=== Try it ===
How many lines of these records hold the string "family"? Reply with the number alone.

=== Information supplied ===
▽

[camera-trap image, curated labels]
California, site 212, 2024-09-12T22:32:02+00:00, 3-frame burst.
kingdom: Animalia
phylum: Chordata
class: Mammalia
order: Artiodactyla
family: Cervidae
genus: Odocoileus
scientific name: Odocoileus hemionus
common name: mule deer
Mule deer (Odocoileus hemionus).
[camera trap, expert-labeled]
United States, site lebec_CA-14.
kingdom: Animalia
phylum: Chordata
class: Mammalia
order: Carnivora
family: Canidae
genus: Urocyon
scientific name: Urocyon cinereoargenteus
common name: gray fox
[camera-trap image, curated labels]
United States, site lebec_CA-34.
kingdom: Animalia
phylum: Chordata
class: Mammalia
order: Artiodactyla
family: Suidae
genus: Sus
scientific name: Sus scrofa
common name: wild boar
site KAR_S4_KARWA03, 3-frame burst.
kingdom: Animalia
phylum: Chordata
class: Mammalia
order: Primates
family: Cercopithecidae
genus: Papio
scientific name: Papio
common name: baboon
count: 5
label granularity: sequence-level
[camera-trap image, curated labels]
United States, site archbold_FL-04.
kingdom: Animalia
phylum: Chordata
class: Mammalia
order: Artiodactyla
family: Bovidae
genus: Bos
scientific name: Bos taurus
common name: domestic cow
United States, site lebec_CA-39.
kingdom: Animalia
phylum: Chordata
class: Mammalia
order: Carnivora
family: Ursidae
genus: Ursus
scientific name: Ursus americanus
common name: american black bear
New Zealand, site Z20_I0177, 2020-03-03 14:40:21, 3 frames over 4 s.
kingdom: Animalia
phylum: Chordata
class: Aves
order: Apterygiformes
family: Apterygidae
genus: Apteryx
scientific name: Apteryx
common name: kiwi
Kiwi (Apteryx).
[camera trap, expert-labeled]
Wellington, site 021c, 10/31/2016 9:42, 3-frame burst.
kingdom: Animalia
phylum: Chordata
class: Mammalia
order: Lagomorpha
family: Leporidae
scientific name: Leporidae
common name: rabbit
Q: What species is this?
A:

△

=== Your solution ===
8